[Yapılacak işler]:
1) Gezi Parkı yazısına göre Taksim Meydanı'ndaki büyük müdahale sırasında kim dikkat çekti?
2) Gezi Parkı yazısını kaldığı yerden sürdürün.

20 Haziran 2013 Perşembe

Diren-irken... Gezi-nirken...

Gezi Parkı son dönemde hepimizi düşündürdü.. Çoğu kişi "ötekileştirmeye, ayrımcılığa, sınıflanmaya, bölünmeye" tepki verirken, engellenmemeyi istedi, direndi...
Diren'irken çeşitli tepki biçimleri oluştu.. bazen üzüldük, bazen gülümsedik, bazen çok düşündük.. hala direniyoruz.. ve direnirken hala çoğu zaman engelleniyoruz..

Sınıflamaya karşı gelirken, bunun için bedeller öderken ne yaptık biliyor musunuz.. çok iyi niyetle, farkında bile olmadan..
koruma iç güdümüzle engellileri "yine" ötekileştirdik, sınıflandırdık.. moda deyim ile pozitif ayrımcılık yaptık.. Diren'irken gördüğümüz tekerlekli sandalyedeki biri, acıma duygumuzu ön plana çıkardı.. hep çalışmalarım sırasında bana sorulan, beni şaşırtan, ne yanıt vereceğimi bilemediğim şu sorular aklıma geliyor böyle anlarda.. "nasıl dayanıyorsun, için nasıl elveriyor, vs, vs.." Tekerlekli sandalyedeki vatandaşın fotoğrafının altında yazanlar şöyleydi: 
Taksim Meydanı 'ndaki büyük müdahale sırasında tekerlekli sandalyedeki bir gösterici dikkat çekti. Basılı ve sosyal medyada yankı uyandıran bu görüntü, “vicdanları yaraladı”, “biber gazı değil bu görüntü ağlattı” ...

[Verilen malzeme]:
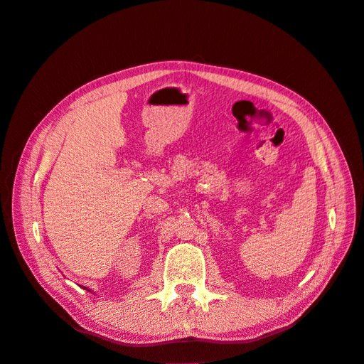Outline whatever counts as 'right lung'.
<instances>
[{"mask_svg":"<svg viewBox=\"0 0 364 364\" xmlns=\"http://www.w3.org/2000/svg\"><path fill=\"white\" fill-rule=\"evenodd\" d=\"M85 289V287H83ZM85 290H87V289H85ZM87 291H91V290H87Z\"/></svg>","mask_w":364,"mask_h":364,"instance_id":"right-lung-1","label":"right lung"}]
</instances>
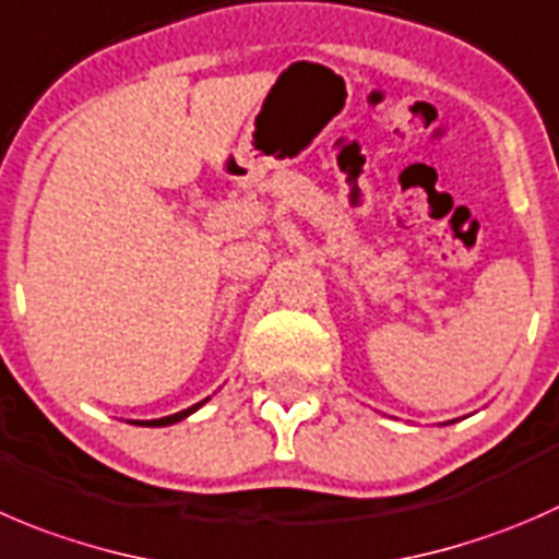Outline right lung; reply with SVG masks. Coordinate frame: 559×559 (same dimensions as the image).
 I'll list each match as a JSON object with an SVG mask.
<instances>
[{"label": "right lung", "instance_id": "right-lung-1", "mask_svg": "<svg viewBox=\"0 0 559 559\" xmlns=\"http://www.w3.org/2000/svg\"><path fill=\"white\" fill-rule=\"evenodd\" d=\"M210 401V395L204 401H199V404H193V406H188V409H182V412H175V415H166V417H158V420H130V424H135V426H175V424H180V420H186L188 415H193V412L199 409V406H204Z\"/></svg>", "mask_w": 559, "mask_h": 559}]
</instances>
==
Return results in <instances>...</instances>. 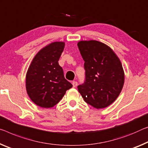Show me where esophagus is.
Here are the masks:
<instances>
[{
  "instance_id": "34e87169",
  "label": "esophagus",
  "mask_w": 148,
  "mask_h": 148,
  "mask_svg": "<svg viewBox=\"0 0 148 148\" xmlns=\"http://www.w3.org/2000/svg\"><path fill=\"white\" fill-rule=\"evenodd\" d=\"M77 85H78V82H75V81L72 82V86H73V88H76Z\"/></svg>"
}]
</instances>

[Görev yanıtları]:
1) Tekerlekli sandalyedeki bir gösterici dikkat çekti.

2)
Polisin su taarruzundan kaçan tekerlekli sandalyedeki vatandaşımız gazetecilere yakalanmadan ara sokaklarda izini kaybettirmiş.. neden? çünkü o da "sıradan" olmak istiyor.. "Özgür" olmak istiyor.. belki de bu nedenle direniyor o..!

O ortama gelirken o bilmiyor mu ne ile karşılaşacağını.. her şeyi göze aldığına eminim ben, her şeyi.. ayırım yapacaksak ancak "cesareti" konusunda yapabiliriz.. bulunduğu durumu sıfat olarak anlatımlarımızın başına koyarak değil.. vicdanlarımız biber gazı yediğinde, tazyikli su ile karşılaştığında değil, bir rampayı çıkamadığında, koskoca bir boşlukta kalıp yönünü bulamadığında, sosyal haklarını alamadığında sızlamalı..

bir an düşünsek.. acaba, biz engellenirken yine biz engelliyor muyuz..?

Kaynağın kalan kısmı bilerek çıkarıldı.